## Task requirements:
Your task is to copy the stretch of lines in the records below that begins with the line containing "count: 11-50" and ends with the line containing "common name: roosevelt's muntjac", exactly as written, with nothing added.

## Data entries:
»»
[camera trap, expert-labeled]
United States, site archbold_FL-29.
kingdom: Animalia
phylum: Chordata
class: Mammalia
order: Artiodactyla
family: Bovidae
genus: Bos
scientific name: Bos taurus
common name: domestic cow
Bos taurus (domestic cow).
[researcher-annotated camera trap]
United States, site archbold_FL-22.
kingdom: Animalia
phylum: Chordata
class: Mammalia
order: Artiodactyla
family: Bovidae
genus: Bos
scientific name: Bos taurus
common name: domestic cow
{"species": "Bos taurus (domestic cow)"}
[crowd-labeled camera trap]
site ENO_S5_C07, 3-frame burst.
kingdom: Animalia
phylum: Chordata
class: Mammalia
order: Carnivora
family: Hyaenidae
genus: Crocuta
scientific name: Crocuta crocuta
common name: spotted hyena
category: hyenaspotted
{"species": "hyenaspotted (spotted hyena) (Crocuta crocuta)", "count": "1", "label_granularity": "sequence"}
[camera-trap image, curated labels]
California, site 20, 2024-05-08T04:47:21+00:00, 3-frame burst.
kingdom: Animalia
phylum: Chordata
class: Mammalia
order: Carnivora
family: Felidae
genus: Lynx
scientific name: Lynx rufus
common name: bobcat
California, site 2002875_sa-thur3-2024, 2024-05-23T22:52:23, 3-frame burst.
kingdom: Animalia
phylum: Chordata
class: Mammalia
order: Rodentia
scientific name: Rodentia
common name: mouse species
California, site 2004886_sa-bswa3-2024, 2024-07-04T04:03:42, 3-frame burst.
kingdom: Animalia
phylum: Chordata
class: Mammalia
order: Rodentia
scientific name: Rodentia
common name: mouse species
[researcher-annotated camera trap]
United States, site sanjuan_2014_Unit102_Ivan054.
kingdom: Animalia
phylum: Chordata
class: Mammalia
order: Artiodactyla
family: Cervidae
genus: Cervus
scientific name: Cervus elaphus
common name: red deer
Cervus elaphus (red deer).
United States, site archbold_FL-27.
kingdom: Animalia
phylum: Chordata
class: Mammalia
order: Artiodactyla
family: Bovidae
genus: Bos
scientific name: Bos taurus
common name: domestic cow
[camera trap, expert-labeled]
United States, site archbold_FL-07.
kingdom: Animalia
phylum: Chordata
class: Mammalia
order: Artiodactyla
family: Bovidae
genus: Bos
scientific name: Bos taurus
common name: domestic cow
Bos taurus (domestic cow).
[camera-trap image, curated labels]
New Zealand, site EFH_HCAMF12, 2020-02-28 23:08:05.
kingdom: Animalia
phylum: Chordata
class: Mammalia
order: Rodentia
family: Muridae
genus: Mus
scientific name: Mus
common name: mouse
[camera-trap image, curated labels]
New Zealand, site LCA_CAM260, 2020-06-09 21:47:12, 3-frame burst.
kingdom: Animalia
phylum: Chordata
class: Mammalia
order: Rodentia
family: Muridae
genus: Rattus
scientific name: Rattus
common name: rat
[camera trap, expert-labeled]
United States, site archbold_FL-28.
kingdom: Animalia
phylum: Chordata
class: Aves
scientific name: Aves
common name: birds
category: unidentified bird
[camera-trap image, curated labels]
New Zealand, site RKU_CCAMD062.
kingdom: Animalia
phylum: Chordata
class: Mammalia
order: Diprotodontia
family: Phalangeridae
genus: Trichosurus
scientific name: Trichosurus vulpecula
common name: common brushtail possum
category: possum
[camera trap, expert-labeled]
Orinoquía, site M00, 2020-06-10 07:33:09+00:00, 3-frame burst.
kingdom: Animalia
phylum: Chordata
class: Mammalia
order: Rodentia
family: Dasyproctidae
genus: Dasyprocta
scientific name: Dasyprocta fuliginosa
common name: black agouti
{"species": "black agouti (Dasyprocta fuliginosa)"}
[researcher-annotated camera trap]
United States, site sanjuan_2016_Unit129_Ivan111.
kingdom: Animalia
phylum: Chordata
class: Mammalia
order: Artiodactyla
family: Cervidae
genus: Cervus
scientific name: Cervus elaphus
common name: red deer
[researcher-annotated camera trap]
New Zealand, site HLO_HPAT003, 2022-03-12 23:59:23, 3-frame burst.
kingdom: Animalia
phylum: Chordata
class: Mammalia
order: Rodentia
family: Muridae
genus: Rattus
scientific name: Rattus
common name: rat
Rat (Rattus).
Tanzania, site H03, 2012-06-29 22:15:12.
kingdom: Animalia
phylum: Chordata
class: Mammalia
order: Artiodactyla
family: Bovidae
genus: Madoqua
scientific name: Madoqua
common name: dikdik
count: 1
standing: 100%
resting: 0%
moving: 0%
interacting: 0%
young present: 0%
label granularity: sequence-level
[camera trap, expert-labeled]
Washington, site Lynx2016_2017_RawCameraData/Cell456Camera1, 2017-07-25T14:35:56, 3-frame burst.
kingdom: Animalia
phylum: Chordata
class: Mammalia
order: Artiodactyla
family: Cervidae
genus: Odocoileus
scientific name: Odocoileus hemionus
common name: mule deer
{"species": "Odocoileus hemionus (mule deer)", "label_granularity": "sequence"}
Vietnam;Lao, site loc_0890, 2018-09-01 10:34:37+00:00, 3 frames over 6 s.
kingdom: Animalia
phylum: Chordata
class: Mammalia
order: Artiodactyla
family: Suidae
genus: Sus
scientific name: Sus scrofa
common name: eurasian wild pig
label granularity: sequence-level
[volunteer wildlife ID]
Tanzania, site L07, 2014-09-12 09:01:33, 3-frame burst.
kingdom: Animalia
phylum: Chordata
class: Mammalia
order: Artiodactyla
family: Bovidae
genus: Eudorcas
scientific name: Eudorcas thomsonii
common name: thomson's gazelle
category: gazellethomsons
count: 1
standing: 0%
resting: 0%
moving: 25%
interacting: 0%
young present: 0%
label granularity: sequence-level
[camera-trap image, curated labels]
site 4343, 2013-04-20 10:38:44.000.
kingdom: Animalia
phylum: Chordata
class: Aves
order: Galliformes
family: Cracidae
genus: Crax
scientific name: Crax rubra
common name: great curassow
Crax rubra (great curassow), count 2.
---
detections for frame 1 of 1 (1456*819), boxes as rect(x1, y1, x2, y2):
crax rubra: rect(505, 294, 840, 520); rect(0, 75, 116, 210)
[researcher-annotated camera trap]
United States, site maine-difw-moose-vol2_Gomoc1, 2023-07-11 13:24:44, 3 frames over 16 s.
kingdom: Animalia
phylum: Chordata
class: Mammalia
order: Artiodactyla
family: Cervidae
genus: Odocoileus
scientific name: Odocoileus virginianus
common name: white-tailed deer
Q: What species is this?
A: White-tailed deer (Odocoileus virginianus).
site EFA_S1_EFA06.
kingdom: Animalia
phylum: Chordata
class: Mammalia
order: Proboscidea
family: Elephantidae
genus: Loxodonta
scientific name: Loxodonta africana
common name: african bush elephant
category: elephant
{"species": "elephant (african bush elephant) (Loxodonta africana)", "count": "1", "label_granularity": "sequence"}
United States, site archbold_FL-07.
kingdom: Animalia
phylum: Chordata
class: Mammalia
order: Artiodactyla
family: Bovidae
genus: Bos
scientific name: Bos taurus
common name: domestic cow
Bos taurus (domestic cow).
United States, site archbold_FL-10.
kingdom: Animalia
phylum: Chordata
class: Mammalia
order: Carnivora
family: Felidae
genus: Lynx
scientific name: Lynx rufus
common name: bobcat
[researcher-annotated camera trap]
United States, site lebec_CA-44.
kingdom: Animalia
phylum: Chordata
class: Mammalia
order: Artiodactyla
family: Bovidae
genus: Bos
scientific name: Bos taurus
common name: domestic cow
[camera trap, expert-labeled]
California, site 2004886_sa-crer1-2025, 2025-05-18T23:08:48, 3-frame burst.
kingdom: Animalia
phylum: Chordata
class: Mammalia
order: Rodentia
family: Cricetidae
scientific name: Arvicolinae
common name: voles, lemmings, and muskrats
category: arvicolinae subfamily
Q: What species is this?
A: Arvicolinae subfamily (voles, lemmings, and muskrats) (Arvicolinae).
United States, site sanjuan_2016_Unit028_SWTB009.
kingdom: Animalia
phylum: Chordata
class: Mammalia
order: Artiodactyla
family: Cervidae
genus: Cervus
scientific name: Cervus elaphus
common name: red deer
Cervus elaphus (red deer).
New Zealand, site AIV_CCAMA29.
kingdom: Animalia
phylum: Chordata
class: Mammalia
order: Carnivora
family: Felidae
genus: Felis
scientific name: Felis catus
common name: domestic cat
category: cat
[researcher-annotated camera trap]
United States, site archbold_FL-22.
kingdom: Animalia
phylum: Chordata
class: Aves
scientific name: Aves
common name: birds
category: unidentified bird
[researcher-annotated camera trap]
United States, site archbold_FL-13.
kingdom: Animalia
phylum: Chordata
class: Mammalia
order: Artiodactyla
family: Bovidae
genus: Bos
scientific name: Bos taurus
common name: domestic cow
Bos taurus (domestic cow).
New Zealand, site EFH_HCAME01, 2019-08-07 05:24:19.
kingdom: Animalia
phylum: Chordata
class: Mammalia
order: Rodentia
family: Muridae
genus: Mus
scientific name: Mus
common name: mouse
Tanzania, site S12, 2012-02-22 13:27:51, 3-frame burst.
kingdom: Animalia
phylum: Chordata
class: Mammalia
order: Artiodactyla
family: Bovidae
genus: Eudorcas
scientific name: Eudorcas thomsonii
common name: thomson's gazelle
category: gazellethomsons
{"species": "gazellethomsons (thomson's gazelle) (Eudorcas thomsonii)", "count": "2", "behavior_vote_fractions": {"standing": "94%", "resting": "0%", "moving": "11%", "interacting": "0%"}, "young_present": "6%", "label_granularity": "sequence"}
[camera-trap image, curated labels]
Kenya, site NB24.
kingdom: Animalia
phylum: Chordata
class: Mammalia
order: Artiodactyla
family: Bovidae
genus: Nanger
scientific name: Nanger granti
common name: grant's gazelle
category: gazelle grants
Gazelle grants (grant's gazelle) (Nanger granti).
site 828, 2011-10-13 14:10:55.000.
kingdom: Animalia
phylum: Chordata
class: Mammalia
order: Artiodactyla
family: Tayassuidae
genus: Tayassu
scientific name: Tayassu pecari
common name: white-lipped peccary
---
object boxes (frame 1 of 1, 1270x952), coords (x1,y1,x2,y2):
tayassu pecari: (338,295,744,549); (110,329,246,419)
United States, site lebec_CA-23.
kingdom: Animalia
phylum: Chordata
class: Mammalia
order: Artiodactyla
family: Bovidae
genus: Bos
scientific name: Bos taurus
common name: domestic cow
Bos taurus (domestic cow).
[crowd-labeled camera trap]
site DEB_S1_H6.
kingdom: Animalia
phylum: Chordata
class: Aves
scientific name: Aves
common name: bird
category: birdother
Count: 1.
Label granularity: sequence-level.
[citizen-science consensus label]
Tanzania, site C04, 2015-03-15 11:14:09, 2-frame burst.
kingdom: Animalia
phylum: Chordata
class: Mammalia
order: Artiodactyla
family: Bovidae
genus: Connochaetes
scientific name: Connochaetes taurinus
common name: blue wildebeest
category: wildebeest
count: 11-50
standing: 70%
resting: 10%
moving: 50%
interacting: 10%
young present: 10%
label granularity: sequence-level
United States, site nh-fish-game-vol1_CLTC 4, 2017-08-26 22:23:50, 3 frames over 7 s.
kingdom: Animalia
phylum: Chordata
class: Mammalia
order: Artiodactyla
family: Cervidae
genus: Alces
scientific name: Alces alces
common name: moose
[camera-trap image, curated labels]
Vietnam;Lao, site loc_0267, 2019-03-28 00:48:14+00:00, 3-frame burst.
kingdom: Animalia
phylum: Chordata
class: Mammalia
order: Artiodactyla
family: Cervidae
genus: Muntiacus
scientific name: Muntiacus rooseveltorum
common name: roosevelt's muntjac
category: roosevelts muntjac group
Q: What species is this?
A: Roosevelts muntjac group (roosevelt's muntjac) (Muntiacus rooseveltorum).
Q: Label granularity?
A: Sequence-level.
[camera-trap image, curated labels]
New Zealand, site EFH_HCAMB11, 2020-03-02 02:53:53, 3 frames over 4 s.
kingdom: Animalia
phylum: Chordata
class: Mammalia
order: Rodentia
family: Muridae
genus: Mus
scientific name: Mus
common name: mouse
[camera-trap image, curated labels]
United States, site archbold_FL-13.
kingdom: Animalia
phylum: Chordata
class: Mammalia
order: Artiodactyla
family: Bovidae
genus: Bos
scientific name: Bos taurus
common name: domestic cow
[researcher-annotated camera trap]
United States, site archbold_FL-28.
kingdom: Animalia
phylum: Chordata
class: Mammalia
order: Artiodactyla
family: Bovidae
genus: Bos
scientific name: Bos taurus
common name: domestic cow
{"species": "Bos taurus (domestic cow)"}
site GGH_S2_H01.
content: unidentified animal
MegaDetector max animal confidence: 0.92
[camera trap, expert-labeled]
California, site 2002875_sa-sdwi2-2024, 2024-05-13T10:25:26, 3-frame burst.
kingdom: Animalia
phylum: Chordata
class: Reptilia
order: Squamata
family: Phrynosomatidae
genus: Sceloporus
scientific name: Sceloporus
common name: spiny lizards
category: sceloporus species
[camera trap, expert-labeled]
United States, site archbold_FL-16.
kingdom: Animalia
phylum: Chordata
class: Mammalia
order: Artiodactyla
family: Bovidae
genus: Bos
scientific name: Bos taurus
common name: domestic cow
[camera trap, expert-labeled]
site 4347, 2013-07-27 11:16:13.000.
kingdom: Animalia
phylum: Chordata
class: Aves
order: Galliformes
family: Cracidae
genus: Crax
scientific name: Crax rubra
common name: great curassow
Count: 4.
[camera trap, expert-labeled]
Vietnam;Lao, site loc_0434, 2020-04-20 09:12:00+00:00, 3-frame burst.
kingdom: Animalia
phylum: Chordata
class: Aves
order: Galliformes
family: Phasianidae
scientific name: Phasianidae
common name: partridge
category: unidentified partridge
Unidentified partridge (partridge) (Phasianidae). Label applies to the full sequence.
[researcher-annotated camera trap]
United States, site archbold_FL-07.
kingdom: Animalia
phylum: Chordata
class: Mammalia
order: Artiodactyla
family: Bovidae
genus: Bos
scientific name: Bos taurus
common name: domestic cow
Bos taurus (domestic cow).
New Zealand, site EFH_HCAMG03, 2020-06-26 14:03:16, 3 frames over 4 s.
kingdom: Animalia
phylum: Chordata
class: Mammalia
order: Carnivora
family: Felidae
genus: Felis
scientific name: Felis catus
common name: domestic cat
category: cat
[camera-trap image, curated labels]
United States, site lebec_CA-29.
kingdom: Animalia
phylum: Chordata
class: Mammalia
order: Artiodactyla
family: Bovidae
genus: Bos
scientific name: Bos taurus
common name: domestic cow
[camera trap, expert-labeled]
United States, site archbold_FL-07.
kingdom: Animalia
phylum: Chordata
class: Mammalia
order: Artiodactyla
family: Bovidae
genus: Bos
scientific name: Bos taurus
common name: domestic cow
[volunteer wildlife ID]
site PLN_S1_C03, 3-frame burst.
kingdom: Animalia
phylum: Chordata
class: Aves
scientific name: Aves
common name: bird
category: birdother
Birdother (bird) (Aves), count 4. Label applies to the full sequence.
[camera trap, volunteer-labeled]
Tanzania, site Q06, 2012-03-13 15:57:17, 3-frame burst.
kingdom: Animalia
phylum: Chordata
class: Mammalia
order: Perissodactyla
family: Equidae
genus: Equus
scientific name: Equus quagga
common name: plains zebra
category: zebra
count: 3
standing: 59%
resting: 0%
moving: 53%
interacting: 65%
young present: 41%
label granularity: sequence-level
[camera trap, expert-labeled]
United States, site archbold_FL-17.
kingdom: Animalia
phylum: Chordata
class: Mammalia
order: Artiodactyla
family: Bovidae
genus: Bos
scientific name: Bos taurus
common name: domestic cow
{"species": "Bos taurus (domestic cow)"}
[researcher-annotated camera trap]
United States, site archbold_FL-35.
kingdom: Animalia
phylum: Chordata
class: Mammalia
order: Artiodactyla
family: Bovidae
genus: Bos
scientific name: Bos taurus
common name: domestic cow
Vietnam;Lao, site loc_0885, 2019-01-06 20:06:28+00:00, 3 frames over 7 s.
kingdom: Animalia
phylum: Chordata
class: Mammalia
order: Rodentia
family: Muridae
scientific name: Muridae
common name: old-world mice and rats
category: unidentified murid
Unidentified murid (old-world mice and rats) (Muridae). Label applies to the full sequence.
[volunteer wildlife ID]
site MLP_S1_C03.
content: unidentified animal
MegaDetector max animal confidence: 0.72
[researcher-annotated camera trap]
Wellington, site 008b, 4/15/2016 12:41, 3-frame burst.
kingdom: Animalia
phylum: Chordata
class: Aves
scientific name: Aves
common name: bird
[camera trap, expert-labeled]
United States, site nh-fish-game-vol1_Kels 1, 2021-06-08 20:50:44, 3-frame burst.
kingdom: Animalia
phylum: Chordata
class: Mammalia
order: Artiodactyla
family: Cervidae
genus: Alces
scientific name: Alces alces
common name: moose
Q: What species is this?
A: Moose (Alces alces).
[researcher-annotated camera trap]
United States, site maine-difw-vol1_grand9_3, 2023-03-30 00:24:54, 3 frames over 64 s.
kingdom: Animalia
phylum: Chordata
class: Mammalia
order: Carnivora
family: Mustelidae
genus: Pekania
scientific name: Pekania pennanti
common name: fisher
««
## Solved exercise:
count: 11-50
standing: 70%
resting: 10%
moving: 50%
interacting: 10%
young present: 10%
label granularity: sequence-level
United States, site nh-fish-game-vol1_CLTC 4, 2017-08-26 22:23:50, 3 frames over 7 s.
kingdom: Animalia
phylum: Chordata
class: Mammalia
order: Artiodactyla
family: Cervidae
genus: Alces
scientific name: Alces alces
common name: moose
[camera-trap image, curated labels]
Vietnam;Lao, site loc_0267, 2019-03-28 00:48:14+00:00, 3-frame burst.
kingdom: Animalia
phylum: Chordata
class: Mammalia
order: Artiodactyla
family: Cervidae
genus: Muntiacus
scientific name: Muntiacus rooseveltorum
common name: roosevelt's muntjac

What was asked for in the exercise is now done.